DOA PERNIKAHAN ISLAMI

DOA PERNIKAHAN UNTUK KEDUA MEMPELAI


Baarakallaahu laka, wa baaraka 'alaika, wa jama'a baynakumaa fii khair

"Semoga Allah memberikan berkah kepadamu, semoga Allah mencurahkan keberkahan kepadamu.
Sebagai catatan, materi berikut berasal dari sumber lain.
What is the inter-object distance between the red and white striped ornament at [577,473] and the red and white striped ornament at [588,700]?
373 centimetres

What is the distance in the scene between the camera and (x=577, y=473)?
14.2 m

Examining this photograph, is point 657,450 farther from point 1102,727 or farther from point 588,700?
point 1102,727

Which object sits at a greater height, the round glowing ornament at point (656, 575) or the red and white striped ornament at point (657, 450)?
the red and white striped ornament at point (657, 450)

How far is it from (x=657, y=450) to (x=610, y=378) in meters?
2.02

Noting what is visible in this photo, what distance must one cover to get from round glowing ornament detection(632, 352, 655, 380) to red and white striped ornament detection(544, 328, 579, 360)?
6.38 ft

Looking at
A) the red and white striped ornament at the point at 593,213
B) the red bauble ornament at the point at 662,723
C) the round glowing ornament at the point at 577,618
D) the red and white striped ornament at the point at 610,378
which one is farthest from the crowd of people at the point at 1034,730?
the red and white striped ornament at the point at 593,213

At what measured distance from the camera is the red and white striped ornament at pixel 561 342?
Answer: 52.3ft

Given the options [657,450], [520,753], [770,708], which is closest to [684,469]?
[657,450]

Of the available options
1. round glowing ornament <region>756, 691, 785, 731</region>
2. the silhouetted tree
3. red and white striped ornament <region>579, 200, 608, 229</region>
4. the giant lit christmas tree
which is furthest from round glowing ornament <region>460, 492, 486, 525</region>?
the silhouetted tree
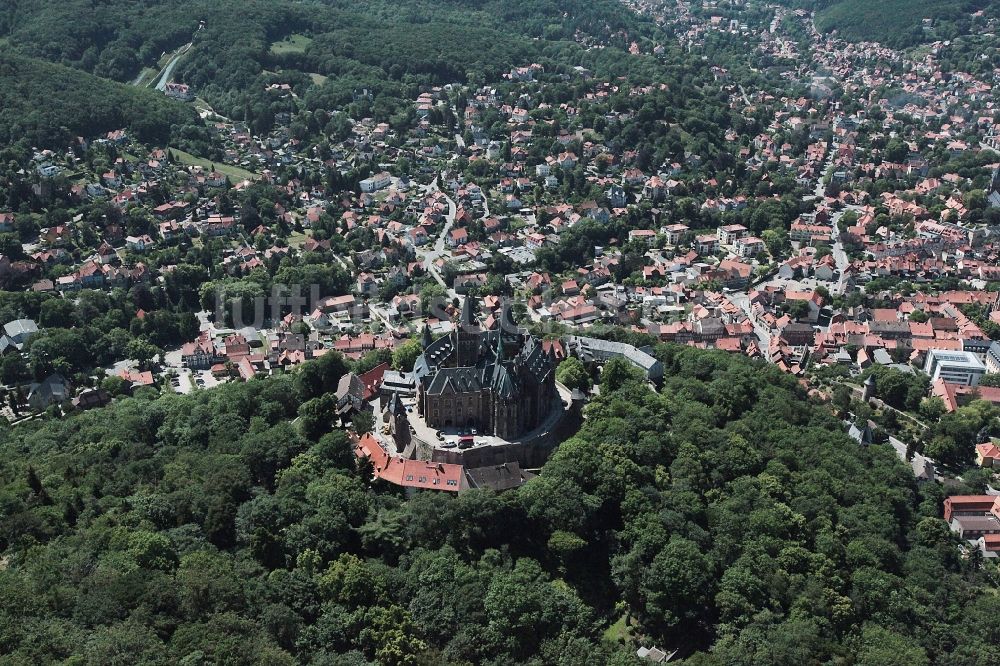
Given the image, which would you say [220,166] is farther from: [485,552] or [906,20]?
[906,20]

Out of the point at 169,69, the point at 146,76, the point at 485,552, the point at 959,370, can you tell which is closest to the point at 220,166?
the point at 146,76

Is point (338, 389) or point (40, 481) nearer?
point (40, 481)

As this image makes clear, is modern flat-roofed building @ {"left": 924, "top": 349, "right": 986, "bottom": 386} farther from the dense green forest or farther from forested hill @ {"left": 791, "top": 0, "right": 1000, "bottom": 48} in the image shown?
forested hill @ {"left": 791, "top": 0, "right": 1000, "bottom": 48}

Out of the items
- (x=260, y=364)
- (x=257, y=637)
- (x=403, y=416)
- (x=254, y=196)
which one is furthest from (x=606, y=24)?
(x=257, y=637)

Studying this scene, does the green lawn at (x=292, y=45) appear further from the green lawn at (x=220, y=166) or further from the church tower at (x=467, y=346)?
the church tower at (x=467, y=346)

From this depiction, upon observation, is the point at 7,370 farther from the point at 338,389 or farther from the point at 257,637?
the point at 257,637

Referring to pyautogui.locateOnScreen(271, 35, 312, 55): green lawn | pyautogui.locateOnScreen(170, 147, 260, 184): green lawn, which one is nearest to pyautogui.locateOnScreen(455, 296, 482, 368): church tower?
pyautogui.locateOnScreen(170, 147, 260, 184): green lawn
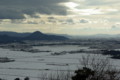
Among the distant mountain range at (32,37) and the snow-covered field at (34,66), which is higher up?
the distant mountain range at (32,37)

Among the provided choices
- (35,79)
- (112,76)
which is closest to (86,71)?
(112,76)

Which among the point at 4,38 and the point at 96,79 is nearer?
the point at 96,79

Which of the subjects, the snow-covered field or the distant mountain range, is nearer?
the snow-covered field

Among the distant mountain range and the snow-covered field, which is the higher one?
the distant mountain range

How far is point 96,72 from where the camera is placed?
16.0ft

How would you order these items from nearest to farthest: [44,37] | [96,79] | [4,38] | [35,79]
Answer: [96,79] → [35,79] → [4,38] → [44,37]

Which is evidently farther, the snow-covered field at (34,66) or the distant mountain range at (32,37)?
the distant mountain range at (32,37)

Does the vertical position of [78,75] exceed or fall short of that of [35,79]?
it exceeds it

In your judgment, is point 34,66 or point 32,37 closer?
point 34,66

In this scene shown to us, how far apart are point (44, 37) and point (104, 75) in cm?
9234

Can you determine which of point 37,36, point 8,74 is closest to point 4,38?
point 37,36

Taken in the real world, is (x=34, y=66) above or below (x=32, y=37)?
below

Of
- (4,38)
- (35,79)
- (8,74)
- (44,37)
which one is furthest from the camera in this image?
(44,37)

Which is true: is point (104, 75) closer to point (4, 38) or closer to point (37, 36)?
point (4, 38)
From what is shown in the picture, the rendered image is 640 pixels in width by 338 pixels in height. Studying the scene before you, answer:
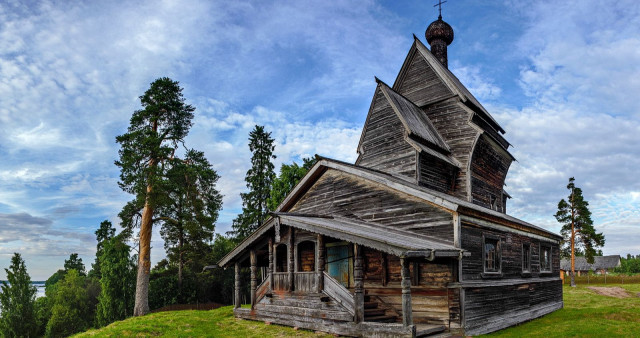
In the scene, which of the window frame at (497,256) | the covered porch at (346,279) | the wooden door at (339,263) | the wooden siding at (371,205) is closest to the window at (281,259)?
the covered porch at (346,279)

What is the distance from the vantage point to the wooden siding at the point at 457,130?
2117 cm

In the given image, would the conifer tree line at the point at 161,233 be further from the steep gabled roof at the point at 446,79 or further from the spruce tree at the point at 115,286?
the steep gabled roof at the point at 446,79

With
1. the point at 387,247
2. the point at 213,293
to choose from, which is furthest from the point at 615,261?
the point at 387,247

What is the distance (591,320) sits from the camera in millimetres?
17531

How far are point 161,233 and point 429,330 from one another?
32793mm

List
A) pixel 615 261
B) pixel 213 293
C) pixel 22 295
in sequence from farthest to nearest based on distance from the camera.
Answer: pixel 615 261, pixel 213 293, pixel 22 295

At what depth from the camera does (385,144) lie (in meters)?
20.7

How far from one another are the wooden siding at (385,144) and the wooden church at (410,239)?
0.06 m

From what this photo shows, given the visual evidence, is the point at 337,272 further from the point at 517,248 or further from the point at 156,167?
the point at 156,167

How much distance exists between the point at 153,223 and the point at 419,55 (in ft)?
69.7

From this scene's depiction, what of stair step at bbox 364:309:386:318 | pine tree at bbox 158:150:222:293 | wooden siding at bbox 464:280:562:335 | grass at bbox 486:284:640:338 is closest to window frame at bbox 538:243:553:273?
wooden siding at bbox 464:280:562:335

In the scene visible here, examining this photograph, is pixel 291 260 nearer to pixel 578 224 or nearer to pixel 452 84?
pixel 452 84

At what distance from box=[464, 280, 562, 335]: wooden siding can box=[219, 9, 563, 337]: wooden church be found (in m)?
0.05

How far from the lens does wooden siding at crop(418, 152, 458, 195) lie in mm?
19272
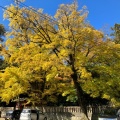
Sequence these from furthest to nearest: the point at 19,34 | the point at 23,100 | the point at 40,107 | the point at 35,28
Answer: the point at 23,100 → the point at 40,107 → the point at 19,34 → the point at 35,28

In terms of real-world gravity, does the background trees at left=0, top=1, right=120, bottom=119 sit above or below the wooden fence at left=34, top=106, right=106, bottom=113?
above

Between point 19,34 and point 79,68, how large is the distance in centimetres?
1045

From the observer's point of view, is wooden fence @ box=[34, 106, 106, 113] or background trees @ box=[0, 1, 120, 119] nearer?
background trees @ box=[0, 1, 120, 119]

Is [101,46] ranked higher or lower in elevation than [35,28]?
lower

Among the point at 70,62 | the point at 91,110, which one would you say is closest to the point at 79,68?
the point at 70,62

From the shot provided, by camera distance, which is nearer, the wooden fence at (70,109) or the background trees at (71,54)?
the background trees at (71,54)

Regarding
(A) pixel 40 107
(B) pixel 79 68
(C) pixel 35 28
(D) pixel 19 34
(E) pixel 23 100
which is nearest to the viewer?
(B) pixel 79 68

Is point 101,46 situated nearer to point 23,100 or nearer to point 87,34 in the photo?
point 87,34

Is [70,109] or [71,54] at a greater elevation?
[71,54]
Dan semoga Allah mempersatukan kalian berdua dalam kebaikan."

Derajat hadits doa nikah ini adalah Hasan Shahih, diriwayatkan dari shahabat Abu Hurairah radhiyallahu 'anhu, bahwasanya Rasulullah shallallahu alaihi wasallamsenantiasa mendoakan orang yang melangsungkan pernikahan dengan mengucapkan "Baarakallaahu laka, wa baaraka 'alaika, wa jama'a baynakumaa fii khair." (HR Tirmidzi, Abu Daud dan Ibnu Majah

Coba kita lihat terjemahan versi lain yang insya Allah lebih memperjelas kita dan lebih meyakinkan kita:

Terjemahan pertama:

“Semoga Allah memberikan berkah (yang bermanfaat) untukmu, semoga Dia (juga) memberikan berkah (yang turun) atasmu, dan semoga Dia mengumpulkan kalian berdua dalam kebaikan”.

Terjemahan kedua:

“Semoga Allah memberkahimu (dalam urusan duniamu), semoga Dia (juga) memberkahimu (dalam urusan akhiratmu), dan semoga Dia mengumpulkan kalian berdua dalam kebaikan”.

Terjemahan ketiga:

“Semoga Allah memberkahimu (di saat rumah tanggamu harmonis), semoga Dia (tetap) memberkahimu (di saat rumah tanggamu lagi renggang), dan semoga Dia mengumpulkan kalian berdua dalam kebaikan”.

Terjemahan keempat:

“Semoga Alloh memberkahi (istrimu) untukmu, semoga Alloh menurunkan berkah atasmu (dalam menafkahinya dan memudahkan rizkinya), dan semoga Alloh mengumpulkan kalian berdua dalam kebaikan”.

Terjemahan kelima:

“Semoga Alloh memberkahi dirimu (dalam pernikahan ini), semoga Alloh juga memberikan berkah atas (anak dan keturunan)-mu, dan semoga Alloh mengumpulkan kalian berdua dalam kebaikan”.

Terjemahan keenam

“Semoga Alloh memberikan berkah pada (hak)-mu (dari pernikahan ini), semoga Alloh juga memberikan berkah atas (kewajiban)-mu (karena pernikahan ini), dan semoga  Alloh mengumpulkan kalian berdua dalam kebaikan”.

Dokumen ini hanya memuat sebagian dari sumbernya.